↓
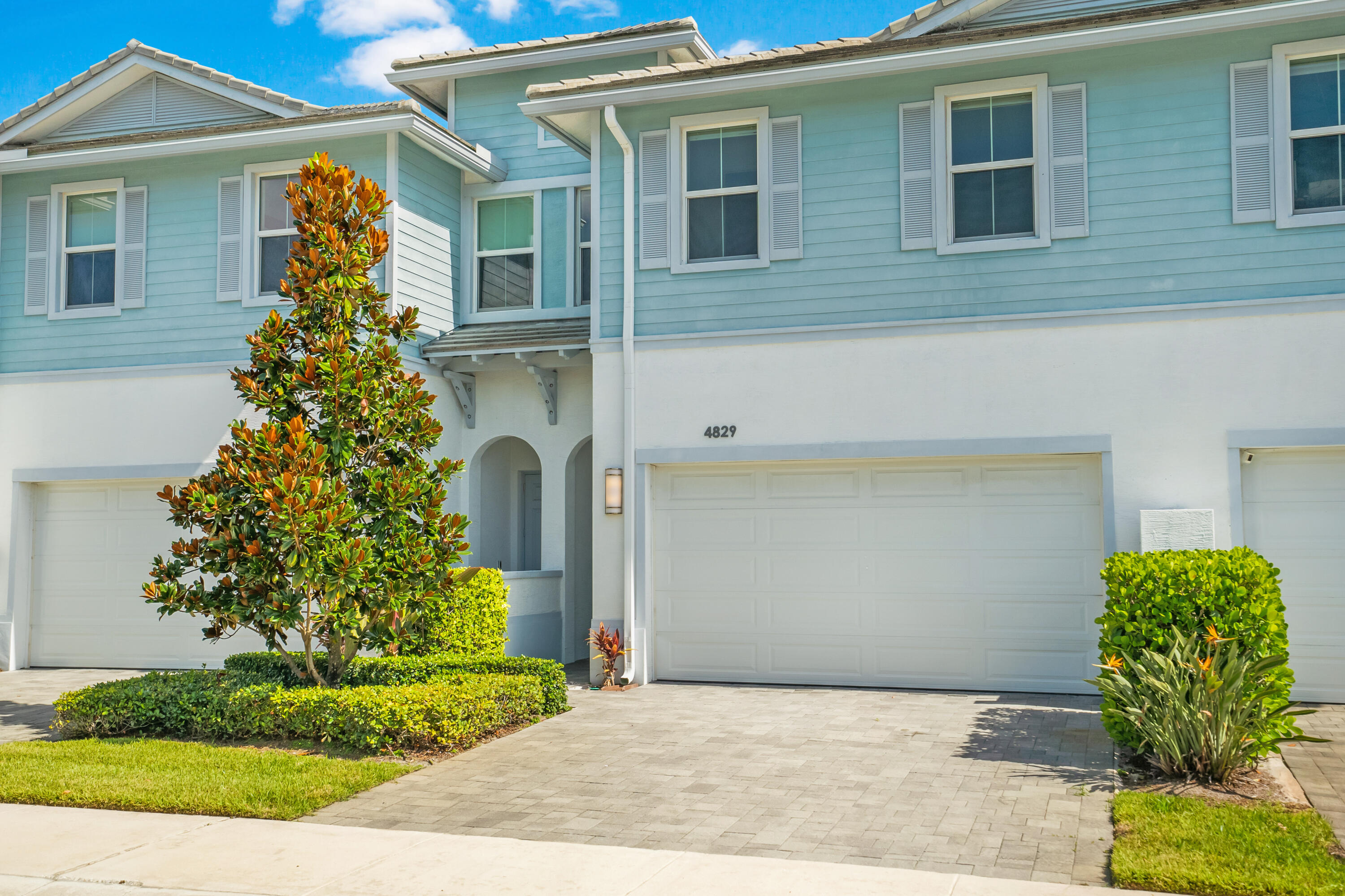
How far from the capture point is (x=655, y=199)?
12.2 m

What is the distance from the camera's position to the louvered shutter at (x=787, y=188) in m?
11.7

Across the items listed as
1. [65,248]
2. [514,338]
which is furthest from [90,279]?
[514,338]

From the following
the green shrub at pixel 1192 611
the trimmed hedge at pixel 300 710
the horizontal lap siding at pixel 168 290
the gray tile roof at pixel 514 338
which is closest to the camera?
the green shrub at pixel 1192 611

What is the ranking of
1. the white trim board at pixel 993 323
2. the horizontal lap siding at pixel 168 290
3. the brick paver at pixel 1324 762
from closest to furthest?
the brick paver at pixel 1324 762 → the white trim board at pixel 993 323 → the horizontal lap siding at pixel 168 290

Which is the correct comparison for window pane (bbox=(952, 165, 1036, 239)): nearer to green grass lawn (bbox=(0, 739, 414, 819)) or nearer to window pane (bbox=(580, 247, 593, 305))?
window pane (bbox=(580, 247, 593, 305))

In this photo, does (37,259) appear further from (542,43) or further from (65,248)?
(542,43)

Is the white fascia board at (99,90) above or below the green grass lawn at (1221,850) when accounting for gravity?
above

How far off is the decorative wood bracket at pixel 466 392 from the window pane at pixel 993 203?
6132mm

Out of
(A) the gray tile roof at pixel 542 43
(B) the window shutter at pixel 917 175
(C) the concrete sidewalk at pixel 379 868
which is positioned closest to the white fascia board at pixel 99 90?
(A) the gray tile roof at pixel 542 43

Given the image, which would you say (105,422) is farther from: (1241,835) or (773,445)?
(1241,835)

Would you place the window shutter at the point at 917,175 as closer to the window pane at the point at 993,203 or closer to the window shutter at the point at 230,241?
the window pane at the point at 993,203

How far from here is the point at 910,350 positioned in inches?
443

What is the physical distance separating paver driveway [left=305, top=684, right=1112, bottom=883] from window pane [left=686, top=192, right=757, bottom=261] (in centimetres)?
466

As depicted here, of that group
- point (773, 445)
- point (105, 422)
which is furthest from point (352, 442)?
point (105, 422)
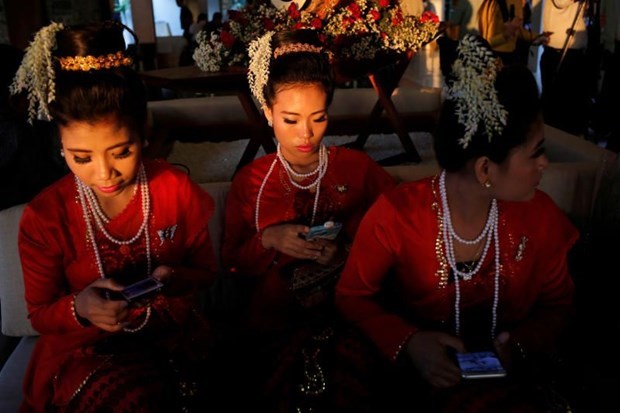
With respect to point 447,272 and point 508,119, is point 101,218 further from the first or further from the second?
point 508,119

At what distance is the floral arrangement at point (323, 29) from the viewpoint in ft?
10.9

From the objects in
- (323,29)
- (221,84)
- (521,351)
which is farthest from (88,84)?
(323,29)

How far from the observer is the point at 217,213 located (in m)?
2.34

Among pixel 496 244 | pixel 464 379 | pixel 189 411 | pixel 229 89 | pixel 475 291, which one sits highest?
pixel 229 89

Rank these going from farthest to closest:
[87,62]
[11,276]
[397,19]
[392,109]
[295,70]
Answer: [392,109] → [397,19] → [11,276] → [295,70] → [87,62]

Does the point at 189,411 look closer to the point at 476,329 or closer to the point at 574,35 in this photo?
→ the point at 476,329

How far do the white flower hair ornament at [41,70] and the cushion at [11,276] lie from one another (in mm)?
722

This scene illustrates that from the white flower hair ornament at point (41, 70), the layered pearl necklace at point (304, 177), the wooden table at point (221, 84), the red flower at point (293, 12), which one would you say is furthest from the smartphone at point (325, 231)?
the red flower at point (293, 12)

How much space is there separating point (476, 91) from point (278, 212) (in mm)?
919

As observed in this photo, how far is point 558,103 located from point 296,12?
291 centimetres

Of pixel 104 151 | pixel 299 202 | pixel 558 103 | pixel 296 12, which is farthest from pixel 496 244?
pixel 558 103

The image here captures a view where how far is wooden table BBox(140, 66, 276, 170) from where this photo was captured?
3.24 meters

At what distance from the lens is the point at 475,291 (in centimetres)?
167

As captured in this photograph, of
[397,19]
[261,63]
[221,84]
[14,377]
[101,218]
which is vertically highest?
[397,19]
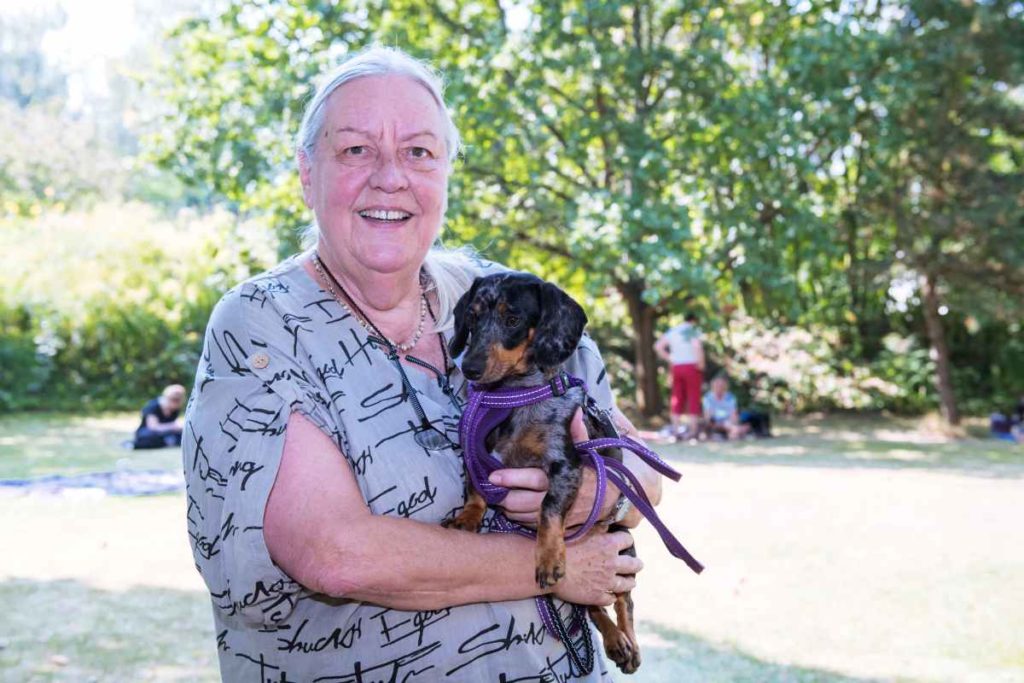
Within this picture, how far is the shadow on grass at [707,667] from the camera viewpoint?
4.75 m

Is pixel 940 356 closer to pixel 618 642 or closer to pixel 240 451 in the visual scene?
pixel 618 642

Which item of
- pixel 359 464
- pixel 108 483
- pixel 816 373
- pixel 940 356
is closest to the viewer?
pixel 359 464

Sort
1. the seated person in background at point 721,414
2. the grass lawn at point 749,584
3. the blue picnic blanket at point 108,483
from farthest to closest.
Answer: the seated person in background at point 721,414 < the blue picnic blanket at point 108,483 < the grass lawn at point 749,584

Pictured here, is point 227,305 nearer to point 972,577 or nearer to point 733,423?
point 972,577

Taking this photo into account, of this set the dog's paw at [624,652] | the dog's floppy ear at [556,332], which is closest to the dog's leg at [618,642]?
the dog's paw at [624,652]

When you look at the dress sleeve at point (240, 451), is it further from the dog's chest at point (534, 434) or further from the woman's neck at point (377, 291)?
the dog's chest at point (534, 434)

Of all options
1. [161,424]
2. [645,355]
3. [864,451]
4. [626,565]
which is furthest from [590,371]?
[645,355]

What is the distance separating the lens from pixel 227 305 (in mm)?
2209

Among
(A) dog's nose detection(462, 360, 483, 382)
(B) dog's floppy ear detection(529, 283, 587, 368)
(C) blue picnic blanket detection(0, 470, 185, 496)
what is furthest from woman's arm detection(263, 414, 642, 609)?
↑
GIVEN REQUEST » The records above need to be given again exactly. Omit the pictures.

ANSWER TO THE PROBLEM »
How far from the capture point is (x=655, y=199)?
12.2 m

What is the distance from the camera's position to the louvered shutter at (x=787, y=188) in m?
11.7

Across the items listed as
1. [65,248]
2. [514,338]
which is furthest from [90,279]?
[514,338]

From the following
the green shrub at pixel 1192 611
the trimmed hedge at pixel 300 710
the horizontal lap siding at pixel 168 290
the gray tile roof at pixel 514 338
which is closest to the camera?
the green shrub at pixel 1192 611

What is the ranking of
1. the white trim board at pixel 993 323
2. the horizontal lap siding at pixel 168 290
3. the brick paver at pixel 1324 762
from closest to furthest?
the brick paver at pixel 1324 762 → the white trim board at pixel 993 323 → the horizontal lap siding at pixel 168 290

Which is the correct comparison for window pane (bbox=(952, 165, 1036, 239)): nearer to green grass lawn (bbox=(0, 739, 414, 819)) or nearer to window pane (bbox=(580, 247, 593, 305))?
window pane (bbox=(580, 247, 593, 305))

In this photo, does (37,259) appear further from (542,43) or further from (65,248)?
(542,43)

Is the white fascia board at (99,90) above or below the green grass lawn at (1221,850) when accounting for gravity?
above

How far off is the decorative wood bracket at pixel 466 392 from the window pane at pixel 993 203?
6132mm

Out of
(A) the gray tile roof at pixel 542 43
(B) the window shutter at pixel 917 175
(C) the concrete sidewalk at pixel 379 868
which is positioned closest to the white fascia board at pixel 99 90?
(A) the gray tile roof at pixel 542 43

Given the image, which would you say (105,422) is farther from: (1241,835) or (773,445)?
(1241,835)

Would you place the window shutter at the point at 917,175 as closer to the window pane at the point at 993,203 or closer to the window shutter at the point at 230,241?
the window pane at the point at 993,203

How far from here is the point at 910,350 positioned in inches?
443

What is the physical distance separating paver driveway [left=305, top=684, right=1112, bottom=883] from window pane [left=686, top=192, right=757, bottom=261] (in centimetres)?
466

As depicted here, of that group
- point (773, 445)
- point (105, 422)
which is furthest from point (352, 442)?
point (105, 422)
With respect to point 447,272 and point 508,119, is point 101,218 further from the first or further from the second?
point 508,119

At what distance is the floral arrangement at point (323, 29) from the viewpoint in ft?
10.9

From the objects in
- (323,29)
- (221,84)
- (521,351)
which is farthest from (88,84)?
(323,29)

How far from the observer is the point at 217,213 located (in m)?
2.34

Among pixel 496 244 | pixel 464 379 | pixel 189 411 | pixel 229 89 | pixel 475 291, which one sits highest?
pixel 229 89

Rank these going from farthest to closest:
[87,62]
[11,276]
[397,19]
[392,109]
[295,70]
Answer: [392,109] → [397,19] → [11,276] → [295,70] → [87,62]

Does the point at 189,411 look closer to the point at 476,329 or closer to the point at 574,35 in this photo?
→ the point at 476,329

How far do the white flower hair ornament at [41,70] and the cushion at [11,276] lie from one another (in mm)?
722

This scene illustrates that from the white flower hair ornament at point (41, 70), the layered pearl necklace at point (304, 177), the wooden table at point (221, 84), the red flower at point (293, 12), which one would you say is furthest from the smartphone at point (325, 231)?
the red flower at point (293, 12)

How much space is there separating point (476, 91) from point (278, 212) (in mm)?
919

As observed in this photo, how far is point 558,103 located from point 296,12?
291 centimetres

Of pixel 104 151 | pixel 299 202 | pixel 558 103 | pixel 296 12, which is farthest from pixel 496 244?
pixel 558 103

The image here captures a view where how far is wooden table BBox(140, 66, 276, 170) from where this photo was captured?
3.24 meters

At what distance from the lens is the point at 475,291 (in centimetres)?
167

As captured in this photograph, of
[397,19]
[261,63]
[221,84]
[14,377]
[101,218]
which is vertically highest?
[397,19]
Within this picture, how far is the shadow on grass at [707,667] from the camera viewpoint?
4.75 m

Is pixel 940 356 closer to pixel 618 642 or closer to pixel 240 451 in the visual scene?
pixel 618 642

Which item of
- pixel 359 464
- pixel 108 483
- pixel 816 373
- pixel 940 356
is closest to the viewer?
pixel 359 464

Sort
1. the seated person in background at point 721,414
2. the grass lawn at point 749,584
3. the blue picnic blanket at point 108,483
from farthest to closest.
Answer: the seated person in background at point 721,414 < the blue picnic blanket at point 108,483 < the grass lawn at point 749,584

Pictured here, is point 227,305 nearer to point 972,577 or nearer to point 733,423?
point 972,577

Taking this photo into account, of this set the dog's paw at [624,652] | the dog's floppy ear at [556,332], which is closest to the dog's leg at [618,642]?
the dog's paw at [624,652]

When you look at the dress sleeve at point (240, 451), is it further from the dog's chest at point (534, 434) or further from the woman's neck at point (377, 291)?
the dog's chest at point (534, 434)

Of all options
1. [161,424]
2. [645,355]
3. [864,451]
4. [626,565]
which is furthest from [590,371]?
[645,355]

What is the distance separating the lens from pixel 227 305 (in mm)?
2209

Among
(A) dog's nose detection(462, 360, 483, 382)
(B) dog's floppy ear detection(529, 283, 587, 368)
(C) blue picnic blanket detection(0, 470, 185, 496)
what is furthest from woman's arm detection(263, 414, 642, 609)?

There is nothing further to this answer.